The pattern found for levels of depressive symptoms was similar, with some notable exceptions (Table 2). Similar to hopelessness, a higher proportion of those with high levels of depressive symptoms was female and the average age was higher among the high depressive symptoms group. A considerably higher proportion of those with high levels of depressive symptoms reported having a cardiovascular or inflammatory condition and currently smoked. However, levels of systolic blood pressure and rates of obesity were similar for the low and high depressive symptoms groups.

Table 2
Selected Characteristics (Percent or Mean) of Study Participants by Levels of Depressive Symptoms

Simple correlation analyses revealed that the continuous measures of hopelessness were significantly correlated with e-selectin (r=0.13, p-value=0.001) and s-ICAM1 (r=0.15, p-value=0.002) but not p-selectin (r=0.00, p-value=0.96). In contrast, depressive symptoms were not significantly correlated with any of the biomarkers (r=0.04, p-value=0.44 with e-selectin; r=−0.01, p-value=0.88 with p-selectin; r=0.05, p-value=0.28 with s-ICAM1).

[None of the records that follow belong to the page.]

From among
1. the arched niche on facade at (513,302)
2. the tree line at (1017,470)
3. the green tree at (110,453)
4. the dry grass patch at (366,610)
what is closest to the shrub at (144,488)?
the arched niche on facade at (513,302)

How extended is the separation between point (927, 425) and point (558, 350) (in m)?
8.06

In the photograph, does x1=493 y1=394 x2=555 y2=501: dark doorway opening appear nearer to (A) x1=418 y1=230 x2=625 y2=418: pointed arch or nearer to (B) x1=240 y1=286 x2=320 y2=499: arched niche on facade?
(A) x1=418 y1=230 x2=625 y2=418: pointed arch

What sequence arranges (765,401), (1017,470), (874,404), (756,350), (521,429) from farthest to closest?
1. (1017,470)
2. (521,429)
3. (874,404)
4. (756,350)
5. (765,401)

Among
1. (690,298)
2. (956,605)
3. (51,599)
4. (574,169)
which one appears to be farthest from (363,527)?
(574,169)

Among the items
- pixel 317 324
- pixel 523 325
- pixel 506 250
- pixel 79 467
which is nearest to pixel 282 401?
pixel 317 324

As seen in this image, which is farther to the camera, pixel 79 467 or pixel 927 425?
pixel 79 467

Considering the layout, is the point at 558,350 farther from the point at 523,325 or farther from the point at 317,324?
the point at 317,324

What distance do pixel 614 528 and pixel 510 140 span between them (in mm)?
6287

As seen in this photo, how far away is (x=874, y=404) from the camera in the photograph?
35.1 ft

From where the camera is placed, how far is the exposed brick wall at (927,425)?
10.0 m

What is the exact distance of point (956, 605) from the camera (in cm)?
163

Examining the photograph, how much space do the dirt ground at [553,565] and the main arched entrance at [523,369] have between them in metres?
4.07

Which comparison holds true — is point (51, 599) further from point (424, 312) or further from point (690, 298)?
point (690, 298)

Results from regression models indicated that hopelessness, specified continuously, was significantly associated with only one of the three endothelial markers (Table 3). The age- and gender-adjusted models suggested a strong positive association with s-ICAM1 in which each additional point of hopelessness was associated with a 3.36 percent increase in levels of s-ICAM1. The magnitude of the association was consistently reduced with each set of additional adjustments but remained significant upon the addition of controls for health conditions and health behaviors. No significant association was found for e-selectin or p-selectin when hopelessness was measured continuously.

Table 3
Regression model results of hopelessness on biomarkers of endothelial dysfunction

Analyses specifying categorical measures of hopelessness suggested a stepwise relationship between hopelessness and two of the endothelial dysfunction markers. Relative to the lowest level, respondents in the highest level of hopelessness had over 18% higher levels of e-selectin and s-ICAM1 – though the association for e-selectin was only marginally significant. No association was found between hopelessness levels and p-selectin. Adjustments for health conditions (i.e., CVD conditions, non-inflammatory conditions, systolic blood pressure) did not alter the associations (Models 2; Table 3), nor did the inclusion of BMI and smoking status in the final models (Models 3; Table 3). The association between high hopelessness and e-selectin became statistically significant with the full set of adjustments, and the association between a medium level of hopelessness and e-selectin became marginally statistically significant with the inclusion of the additional set of controls.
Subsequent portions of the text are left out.